Diante de ministros e parlamentares, arrematou: ''Alguém acha que eu não queria a gasolina a R$ 4? Ou menos? O dólar R$ 4,50 ou menos? Não é maldade da nossa parte. É uma realidade. E tem um ditado que diz: 'Nada não está tão ruim que não possa piorar'. Nós não queremos isso.'''

Lembrei-me de uma passagem de um clássico da literatura universal, ''As Mil e Uma Noites'' (Editora Brasiliense), uma coletânea de histórias de origem persa narradas por sua principal personagem, a princesa árabe Xerazade, esposa do rei Xariar. ''Você vai morrer!'', disse o monarca, ''você morreria nem se fosse apenas para eu ouvir sua cabeça falar depois de separada do corpo''.

Suspeito de espionar, o médico Dubane fora condenado à morte, porém, antes da execução, desafiou o monarca a ler um livro que faria sua cabeça decapitada falar. O rei caiu na armadilha e começou a ler as páginas do livro, molhando o dedo na própria saliva para separá-las. A cabeça amaldiçoada esperou o veneno fazer efeito e, antes do rei o morrer, declamou:

Eles julgaram a seu modo
E se acumpliciaram nesse trabalho
Dentro em pouco, seu poder parecerá que
nunca existiu
Poderiam ter permanecidos justos e puros
mas abusaram do poder
e o mundo por seu turno os oprimiu
assim como a adversidade e a provação
Ei-los vivendo na miséria. Seu presente
É tão-somente o fruto do seu passado.

> [Exercícios propostos]:
A – Liste todos os nomes próprios de personagens citados no trecho.
B – Prossiga o trecho a partir do último verso citado.

> [Dados]:

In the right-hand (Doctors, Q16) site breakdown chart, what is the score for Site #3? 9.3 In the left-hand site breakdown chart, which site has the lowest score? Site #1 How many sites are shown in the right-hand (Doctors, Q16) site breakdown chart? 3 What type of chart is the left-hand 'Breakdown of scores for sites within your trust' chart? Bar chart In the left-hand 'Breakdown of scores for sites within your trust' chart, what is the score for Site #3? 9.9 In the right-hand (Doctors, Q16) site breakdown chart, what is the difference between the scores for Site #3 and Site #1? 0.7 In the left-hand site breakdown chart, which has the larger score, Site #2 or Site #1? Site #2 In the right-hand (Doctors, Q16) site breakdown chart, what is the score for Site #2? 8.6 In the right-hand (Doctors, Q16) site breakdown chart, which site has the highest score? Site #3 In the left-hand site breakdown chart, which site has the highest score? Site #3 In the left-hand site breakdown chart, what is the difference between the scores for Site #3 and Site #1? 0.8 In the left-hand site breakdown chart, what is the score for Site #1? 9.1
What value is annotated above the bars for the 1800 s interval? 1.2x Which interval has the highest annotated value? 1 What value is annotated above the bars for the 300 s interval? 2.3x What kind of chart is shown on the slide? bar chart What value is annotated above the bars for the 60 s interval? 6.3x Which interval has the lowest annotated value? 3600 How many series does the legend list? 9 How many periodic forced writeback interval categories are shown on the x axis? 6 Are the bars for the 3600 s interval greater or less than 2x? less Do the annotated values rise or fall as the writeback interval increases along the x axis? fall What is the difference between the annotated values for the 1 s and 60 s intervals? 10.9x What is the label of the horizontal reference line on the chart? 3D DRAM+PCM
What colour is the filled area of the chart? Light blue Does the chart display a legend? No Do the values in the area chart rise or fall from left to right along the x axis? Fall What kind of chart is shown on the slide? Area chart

> [Respostas esperadas]:
A – Xerazade, Xariar, Dubane

B –
Quem censurará o mundo
Por tratá-los assim.

O poema ajuda a entender a derrocada de governos, regimes e até civilizações. Não é o caso ainda do governo Bolsonaro, ao completar mil dias, mas é o seu rumo atual. Na última sexta-feira, o preço médio da gasolina era R$ 6,09, mesmo subsidiada pela Petrobras; nesta segunda, o dólar estava cotado a R$ 5,37.

O imperador brasileiro dom Pedro II soube bem o que é isso. Foi o primeiro a traduzir diretamente ''As Mil e Uma Noites'' para o português, com rigor raro para a época. Aos 62 anos, pouco antes da abolição e da proclamação da República, começou o trabalho; o último registro de texto traduzido é de novembro de 1891, um mês antes de sua morte em Paris, no exílio. Não conseguiu concluir a obra.

Ao passado

Entretanto, ninguém pense que Bolsonaro está jogando a toalha. Apesar das dificuldades eleitorais, não se sente estrategicamente derrotado.

O seu discurso de ontem, ao se referir à facada que levou na campanha de 2018, constrói um cenário imaginário no qual a eventual vitória de seu adversário principal nas eleições de 2018, o ex-ministro da Educação Fernando Haddad (PT), faria com que a situação fosse muito pior: “É só imaginar quem estaria no meu lugar.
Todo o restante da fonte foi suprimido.